Monday 14 March 2011
Keep out of Libya!
I’m beset with a sense of déjà vu. Speaking recently at the Women in the World conference, ex-president Bill Clinton, king of the liberal interventionists, called for the West to join in the Libyan civil war on behalf of the rebels. “I think we should support them”, he said, “We have the planes to make an appropriate contribution to this.”
Meanwhile, David Cameron, the British prime minister, a sort of political Mister Bean, has been seen trotting along the European corridors of power, trying – so far without a great deal of success – to get agreement on a no-fly zone and targeted airstrikes against Gaddafi’s forces. Europe, he believes, must do more to stop the Mad Colonel’s rampage against his own people.
Yes, as I have said, a sense of déjà vu.
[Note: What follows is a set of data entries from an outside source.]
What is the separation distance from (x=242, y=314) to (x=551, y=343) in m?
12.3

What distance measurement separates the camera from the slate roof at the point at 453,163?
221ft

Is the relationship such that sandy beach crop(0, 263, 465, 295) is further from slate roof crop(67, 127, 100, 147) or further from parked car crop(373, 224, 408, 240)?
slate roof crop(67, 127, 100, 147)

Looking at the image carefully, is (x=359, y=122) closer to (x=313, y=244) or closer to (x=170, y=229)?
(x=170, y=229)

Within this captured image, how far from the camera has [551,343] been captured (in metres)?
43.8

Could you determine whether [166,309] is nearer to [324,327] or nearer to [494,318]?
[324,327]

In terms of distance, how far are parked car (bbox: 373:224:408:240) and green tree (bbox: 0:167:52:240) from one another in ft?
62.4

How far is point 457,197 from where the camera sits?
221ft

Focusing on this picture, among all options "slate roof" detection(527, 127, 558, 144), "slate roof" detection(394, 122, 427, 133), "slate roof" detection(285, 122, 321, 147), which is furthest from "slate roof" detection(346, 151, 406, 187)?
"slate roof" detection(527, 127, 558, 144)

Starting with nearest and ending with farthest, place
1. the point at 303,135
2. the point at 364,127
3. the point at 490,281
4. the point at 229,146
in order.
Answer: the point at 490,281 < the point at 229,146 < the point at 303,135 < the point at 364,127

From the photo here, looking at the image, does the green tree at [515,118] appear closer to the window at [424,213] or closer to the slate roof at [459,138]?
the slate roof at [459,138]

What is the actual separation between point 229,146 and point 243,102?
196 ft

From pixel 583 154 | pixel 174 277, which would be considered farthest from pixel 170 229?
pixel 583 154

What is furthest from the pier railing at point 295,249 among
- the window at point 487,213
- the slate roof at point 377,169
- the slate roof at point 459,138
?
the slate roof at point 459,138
It’s Kosovo all over again; it’s Clinton in the same role; it’s Cameron pathetically trying to don the mantle of Tony Blair, Britain’s home-grown war monger. Was that a success? Well, I suppose it defends on one’s definition of success. A ruthless bombing campaign directed against civilian targets in Serbia, coupled with support for the Kosovo Liberation Army, a kind of murderous mafia headed by Hashim Thaçi, Blair’s chum, which is alleged to have smuggled heroin and cocaine into Western Europe, as well as butchering Serbs to sell their organs. The outcome was an independent and semi-criminal fiefdom in the Balkans, with Thaçi as Mr. Big. Yes, as I say, it really depends on how one defines success.
How much of this kind of self-righteous interventionism can the world take, I have to ask? How many more pyrrhic ‘successes’ must we celebrate; how many more Kosovos, Afghanistans and Iraqs? But there is more here, a more pertinent question: what business is it of ours, what business is it of Europe and America, to go dashing from here to there around the Third World setting wrongs to right? What incredible arrogance, what hubris, this displays, a nineteenth century gunboat mentality with a twenty-first century gloss of canting hypocrisy.
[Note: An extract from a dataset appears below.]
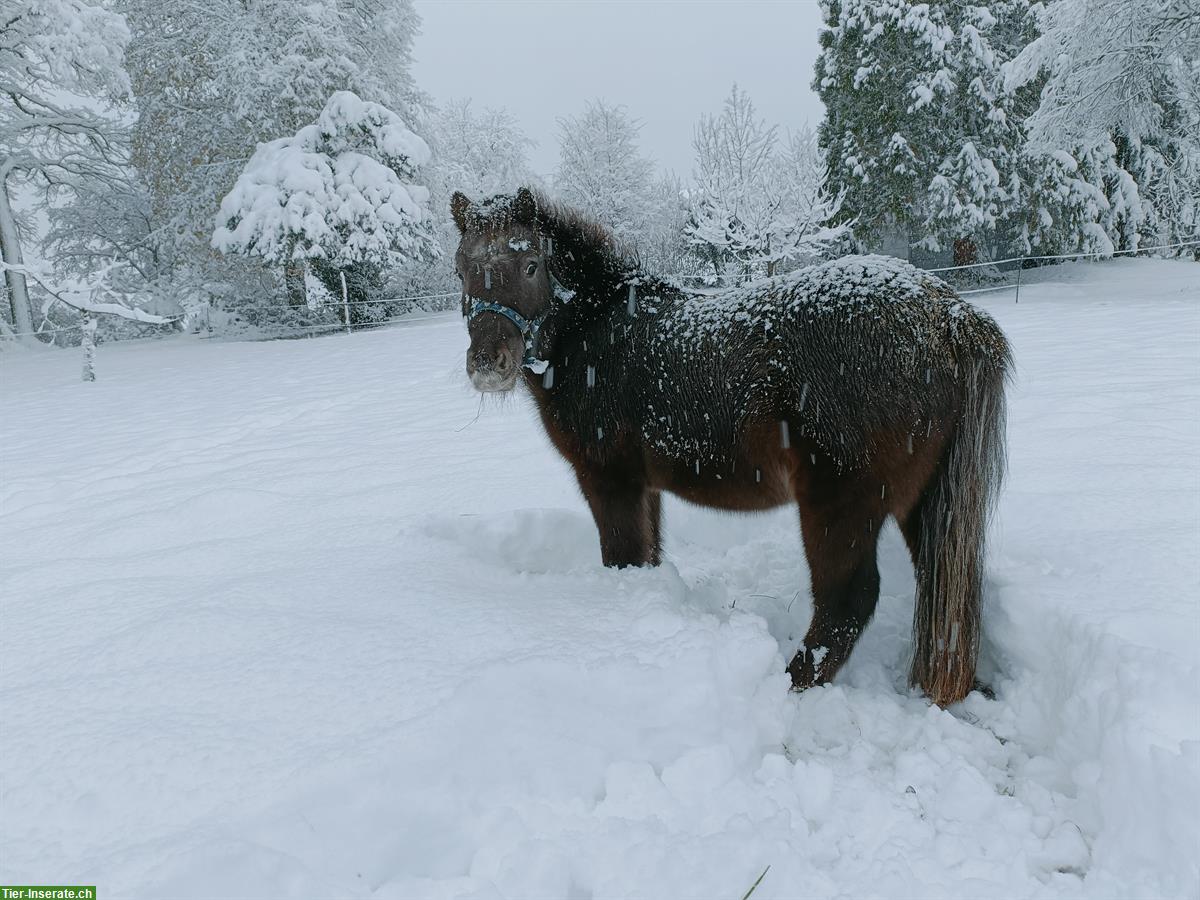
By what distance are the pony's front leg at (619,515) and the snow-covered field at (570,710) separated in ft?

I have no doubt at all that Gaddafi is a ‘bad man’, a dictator, one under whom I personally would not care to live. But he is still a recognised head of state, one with whom we were quite happy to do business until quite recently. Do we know anything of the rebels? Do we know anything of their politics, other than their desire to get rid of the Colonel? Have Clinton or Cameron even paused to think what a post-Gaddafi Libya may look like? Do I need to hazard answers here?
The point is, like him or not, like it or not, Gaddafi has every right to deal with insurrection in any fashion he sees fit. Throughout history governments have taken action to contain rebellion, not excluding those of England and the United States. Yet there seems to be a special condescension when it comes to places like Libya that allows pontification over what is and what is not acceptable, schoolmasters addressing homilies to naughty children.
It’s as well to remember that we once intervened in Afghanistan on behalf of the Taliban. We intervene in places like Libya at our own peril. The last thing we should expect after the event is gratitude. That much should be obvious from the fiasco that is Iraq.